No Banker Left Behind (2011)
 

Pull Up Some Dust and Sit Down
is the most political album of Cooder's career, also a logical consequence for this great follower of Woody Guthrie. In the financial crisis at the end of the first decade of the 21st century Cooder found his own Depression to write an album that was exciting but also angry at those who had left us behind, with an opening song that was pure Guthrie, musically and lyrically, and comically titled No Banker Left Behind.

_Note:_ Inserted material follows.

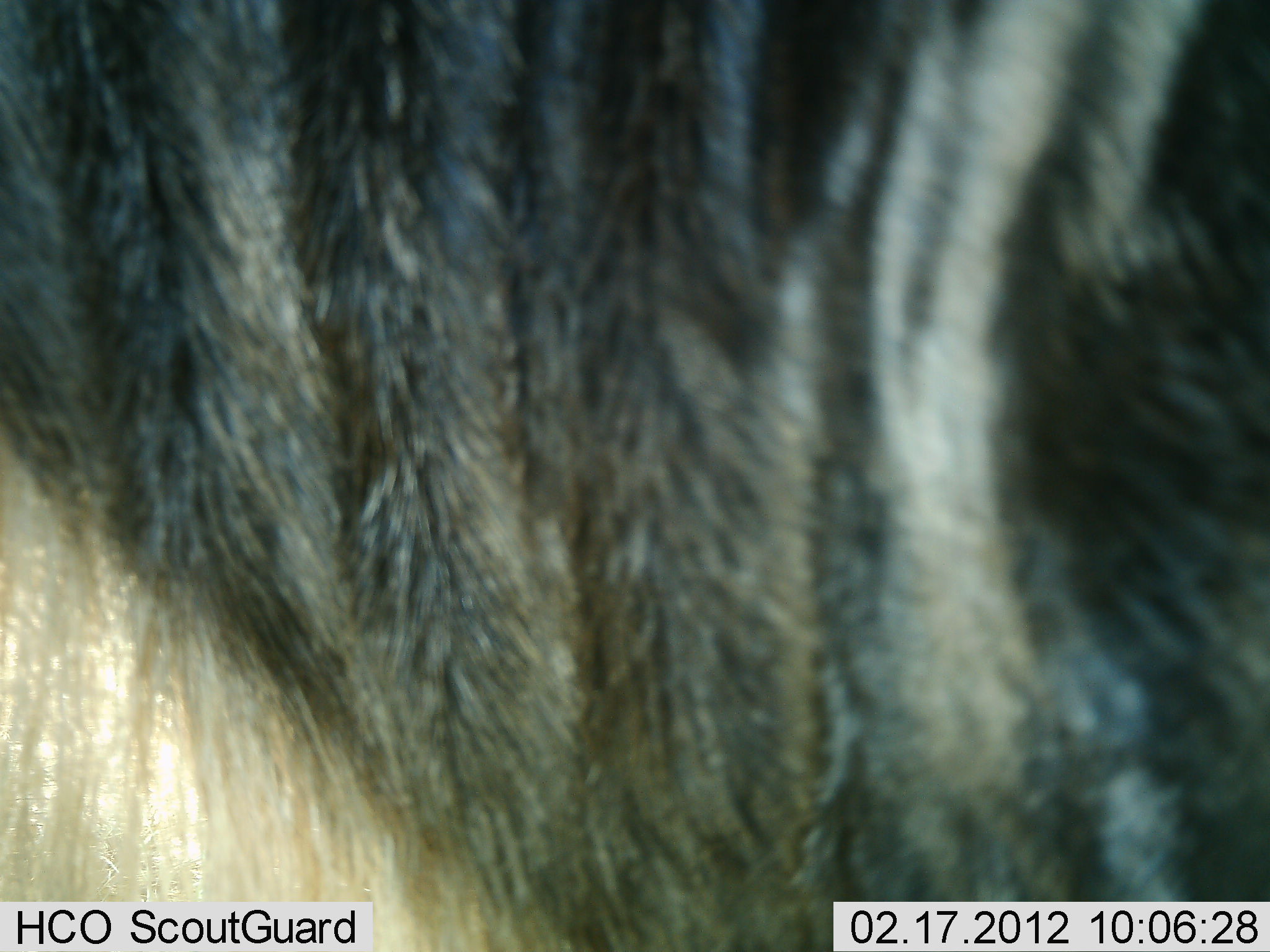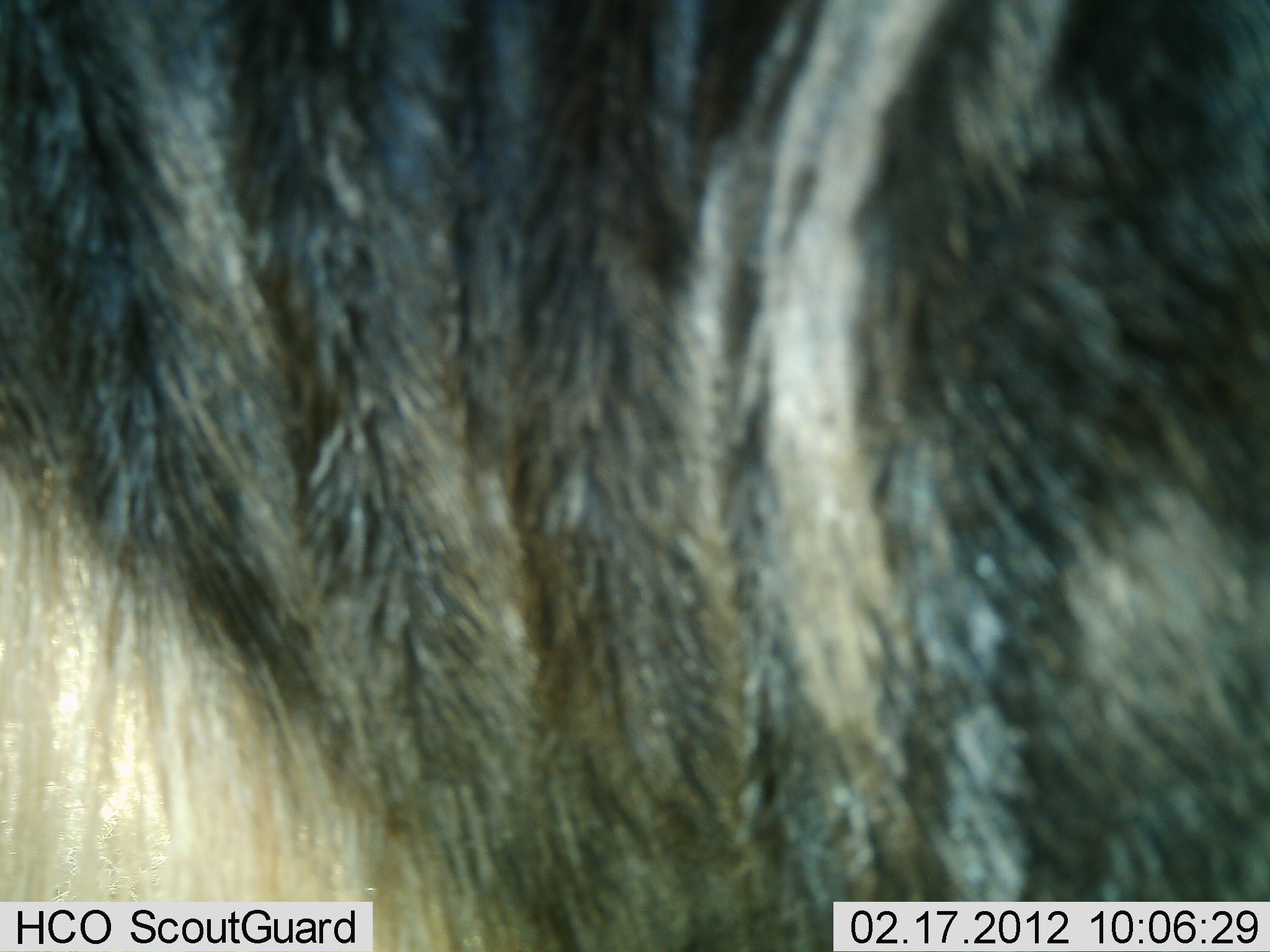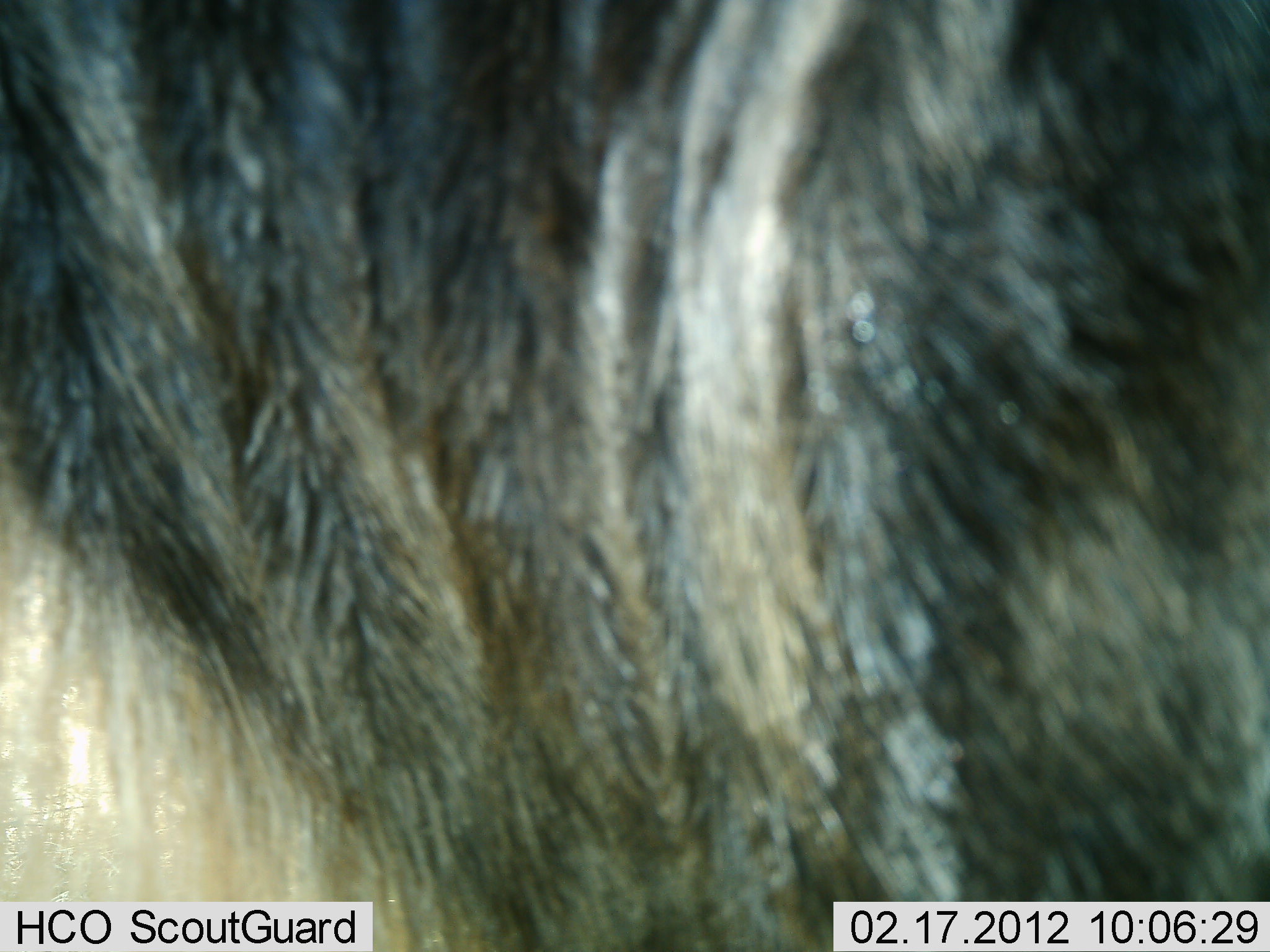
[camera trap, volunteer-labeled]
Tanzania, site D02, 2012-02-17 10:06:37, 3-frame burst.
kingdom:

The song ridiculed the huge bailout of the big US banks in 2007, after they had already lost all their customers' money. It was a 21st century folk anthem, with Cooder doing his best instrumentally as well as lyrically.
   

    

The Prodigal Son (2018)

Ry Cooder's last album to date contained this wonderful adaptation of this popular blues tune which is one of the spiciest and funkiest things, with wonderful gospel backing vocals, that he has ever recorded, as if he were a young twenty-something wanting to eat the world and not a venerable legend who turns 75 this 15 March.